Mrs Pargeter looked dubious. “Truffler, could you make that a five-year-old child? We are dealing with the police here, after all.”

Truffler Mason nodded and continued typing.

∨ Mrs Pargeter’s Plot ∧

Thirty-Six

The Rolls-Royce, once again gleaming and free of its wedding encumbrances, was parked on a double yellow line directly outside Bow Street Police Station. Gary drummed his fingers on the steering wheel. Hedgeclipper Clinton sat tensely forward in the back seat. Even Erasmus seemed subdued. Only Mrs Pargeter was serenely relaxed, leaning back against the car’s luxurious upholstery with a vodka Campari in her hand.

“He’s been in there a long time,” Gary murmured after a silence. “You don’t think they’ve nicked him, do you?”

“What on earth could they nick him for?” asked Mrs Pargeter reasonably. “Truffler’s got no form, no previous convictions, and what he’s doing at the moment is certainly not illegal. It’s the act of a public-spirited, law-abiding citizen. The police should fall over themselves to welcome people like that. Save them a lot of effort if every member of the public started doing their job for them.”

“Hm.” Gary didn’t look entirely convinced. “I don’t know. I still don’t like it. Going voluntarily into a police station… well, doesn’t feel natural. Looks to me like asking for trouble.”

“That attitude,” said Mrs Pargeter with some asperity, “is a hangover from your past, young Gary. And it’s something you should very definitely have grown out of by now.”

“Yes, all right,” he mumbled truculently.

“Truffler’s too canny to say the wrong thing, anyway. Isn’t he?” said Hedgeclipper Clinton, without complete conviction.
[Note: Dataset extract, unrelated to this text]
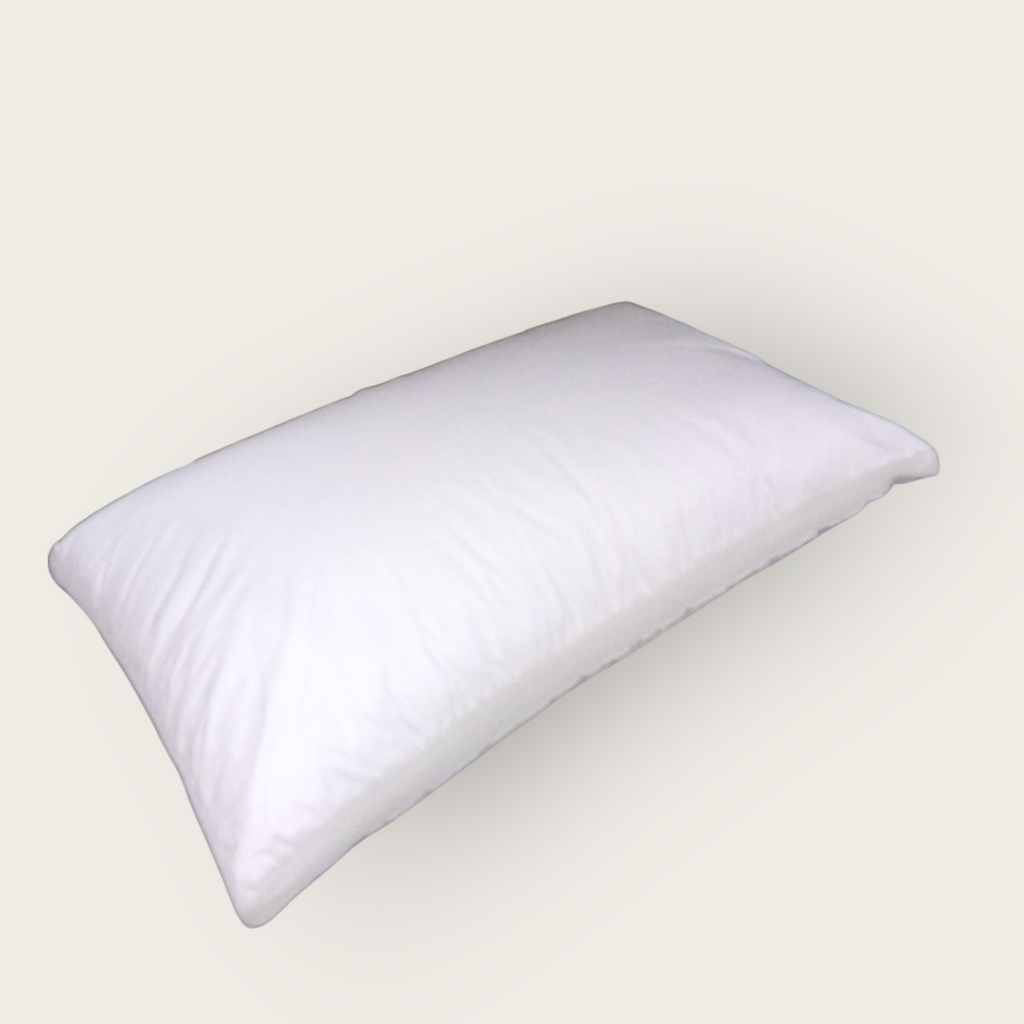 Guanciale anatomico traspirante 45x75 cm con federa in cotone percalle bianco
“Of course he is. Honestly, what’s got into you two? You’re behaving like a pair of teenage girls at their first dance. Truffler had to see to it personally that the dossier got into the hands of the right person, and that’s what he’s doing. There won’t be any problem.”

At that moment a familiar tall figure emerged from the doors of the police station and walked in a leisurely fashion towards the Rolls-Royce.

“See?” said Mrs Pargeter.

Gary started the engine as Truffler settled into the back seat between Hedgeclipper Clinton and his employer. “They took it all right?” she asked.
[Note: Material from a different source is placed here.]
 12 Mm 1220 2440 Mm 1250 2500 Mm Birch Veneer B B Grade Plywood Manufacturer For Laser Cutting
“No problem,” Truffler replied.

“And you’re sure they’ll act on it straight away?”

“Oh yes. They’re raring to go. I should think a squad car’s arriving at Nigel Merriman’s office even as we speak.”

He sounded so confident, Mrs Pargeter couldn’t help asking, “What did you say?”

Truffler gave a wolfish grin. “I told them it was three certain arrests, couple of percentage points up on the local clear-up rate, and a good chance of an OBE for the officer in charge.”